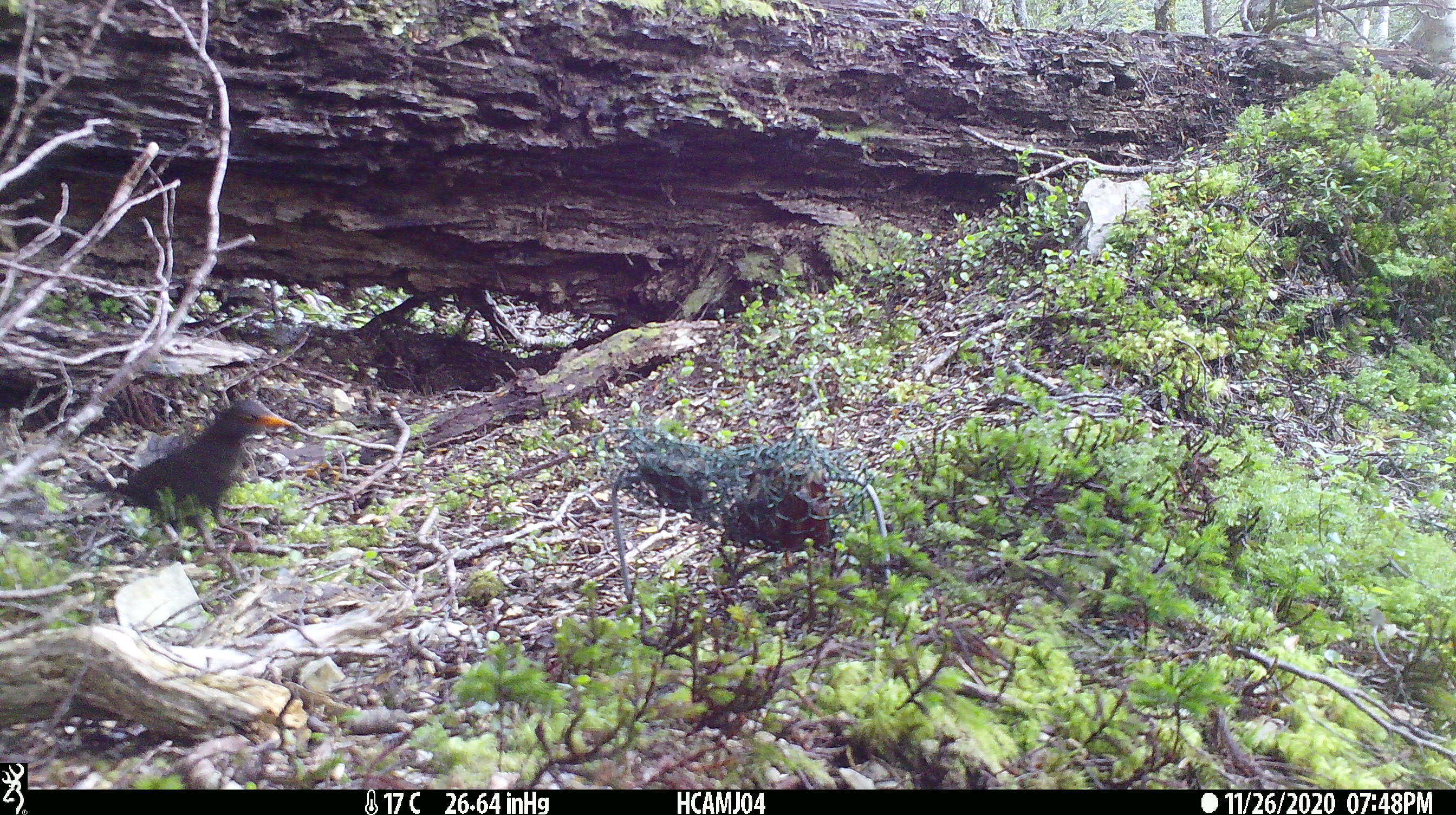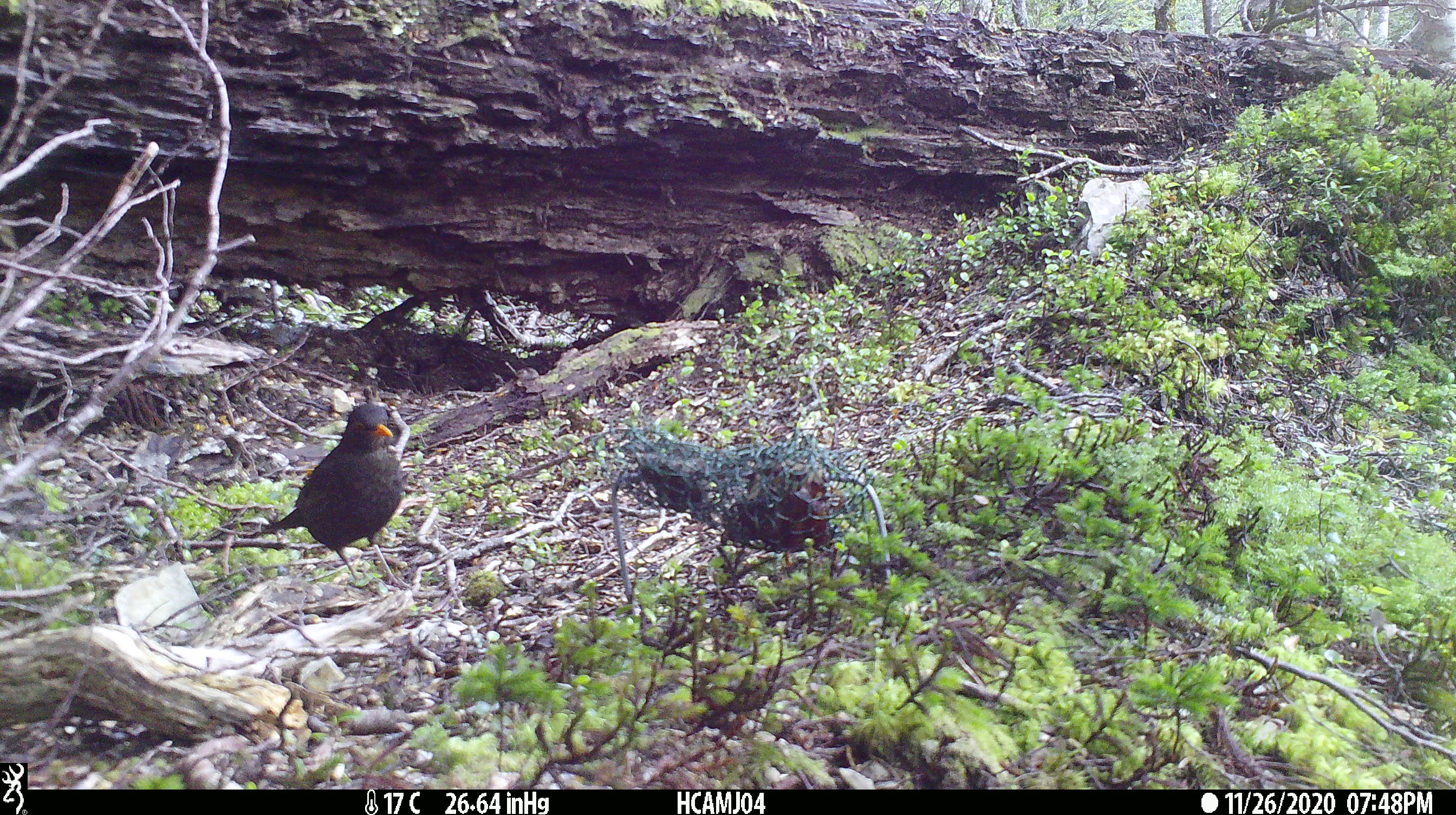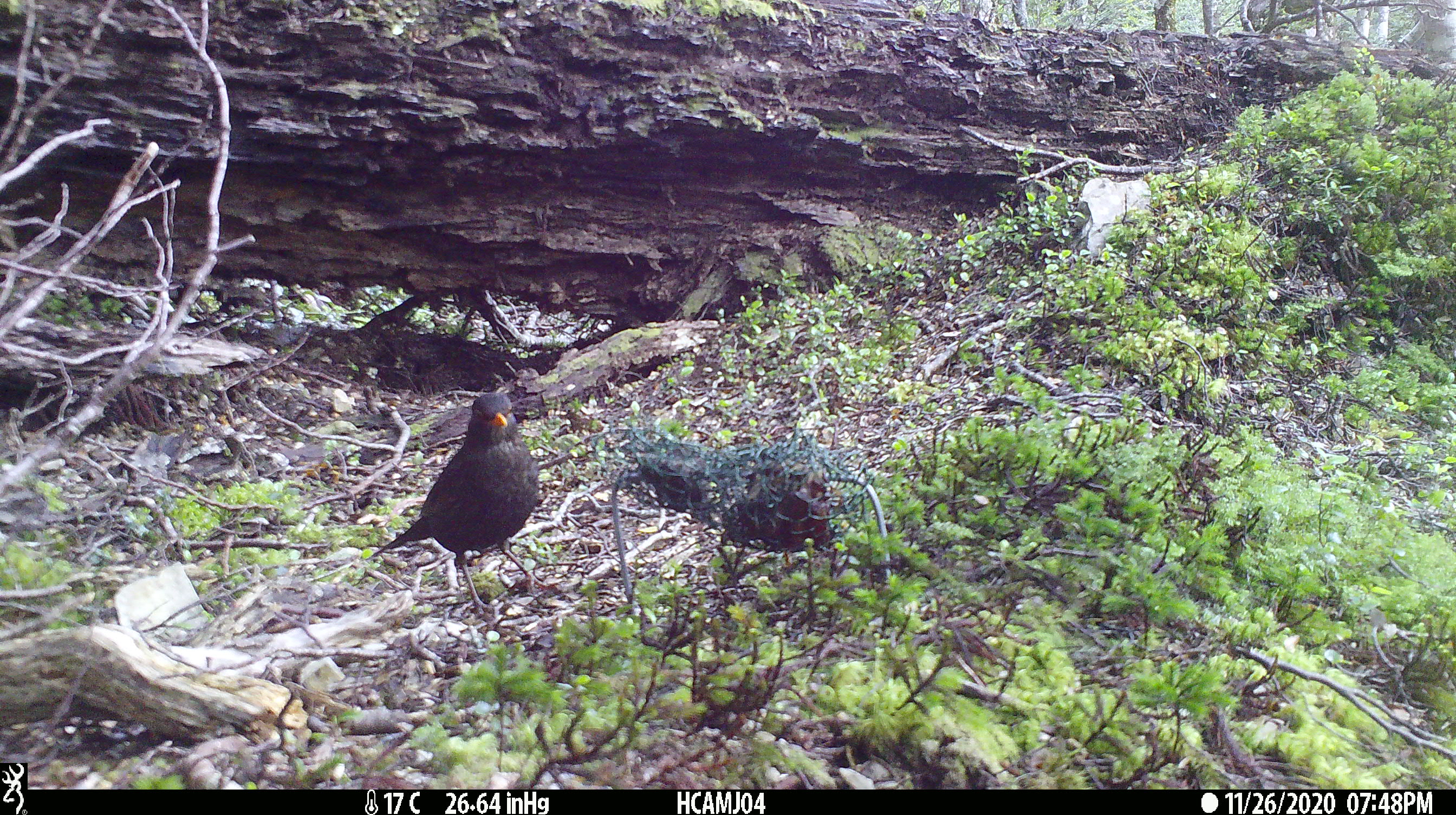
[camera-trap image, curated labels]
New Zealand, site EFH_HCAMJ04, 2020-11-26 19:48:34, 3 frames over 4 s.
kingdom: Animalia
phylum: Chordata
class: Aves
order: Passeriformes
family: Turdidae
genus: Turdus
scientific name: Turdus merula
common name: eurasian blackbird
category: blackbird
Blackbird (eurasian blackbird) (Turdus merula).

..............................

> [Exercise prompt]
From the line holding "family: Turdidae" to the last line of the material above, reproduce every line exactly, and only those.

> [Solution to the exercise]
family: Turdidae
genus: Turdus
scientific name: Turdus merula
common name: eurasian blackbird
category: blackbird
Blackbird (eurasian blackbird) (Turdus merula).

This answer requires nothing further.